### [PROBLEM TO SOLVE]
Search the data for "genus". Each line containing it is to be copied.

┌─ RECORDS PROVIDED

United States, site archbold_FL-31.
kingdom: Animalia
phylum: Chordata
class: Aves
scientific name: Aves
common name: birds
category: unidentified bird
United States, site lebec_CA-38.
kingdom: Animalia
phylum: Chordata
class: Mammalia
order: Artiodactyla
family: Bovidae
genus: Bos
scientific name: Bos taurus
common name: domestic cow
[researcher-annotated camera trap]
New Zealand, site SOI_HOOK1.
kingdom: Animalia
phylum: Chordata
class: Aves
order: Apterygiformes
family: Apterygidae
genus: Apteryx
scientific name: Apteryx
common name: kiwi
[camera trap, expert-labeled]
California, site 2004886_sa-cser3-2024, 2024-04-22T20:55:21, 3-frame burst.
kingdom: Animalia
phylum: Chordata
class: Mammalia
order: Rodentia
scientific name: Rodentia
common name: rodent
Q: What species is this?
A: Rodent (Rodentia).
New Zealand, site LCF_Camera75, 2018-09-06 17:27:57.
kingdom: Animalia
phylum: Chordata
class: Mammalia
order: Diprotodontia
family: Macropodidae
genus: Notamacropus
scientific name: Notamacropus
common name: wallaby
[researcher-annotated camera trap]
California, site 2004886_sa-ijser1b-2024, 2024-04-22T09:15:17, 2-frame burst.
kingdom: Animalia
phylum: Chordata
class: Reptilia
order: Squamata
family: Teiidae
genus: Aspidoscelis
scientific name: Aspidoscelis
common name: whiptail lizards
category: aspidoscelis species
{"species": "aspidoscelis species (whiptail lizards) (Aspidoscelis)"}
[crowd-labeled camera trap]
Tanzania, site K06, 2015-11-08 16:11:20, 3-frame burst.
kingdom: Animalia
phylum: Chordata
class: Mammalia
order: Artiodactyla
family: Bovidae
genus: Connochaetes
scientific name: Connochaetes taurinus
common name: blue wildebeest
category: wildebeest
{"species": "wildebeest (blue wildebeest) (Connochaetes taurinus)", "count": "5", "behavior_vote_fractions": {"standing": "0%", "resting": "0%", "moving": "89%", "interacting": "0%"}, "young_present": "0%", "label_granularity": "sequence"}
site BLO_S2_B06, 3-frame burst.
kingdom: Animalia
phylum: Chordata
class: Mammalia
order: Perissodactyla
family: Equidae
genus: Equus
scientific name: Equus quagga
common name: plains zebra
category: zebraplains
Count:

└─

### [RESPONSE TO THIS EXERCISE]
genus: Bos
genus: Apteryx
genus: Notamacropus
genus: Aspidoscelis
genus: Connochaetes
genus: Equus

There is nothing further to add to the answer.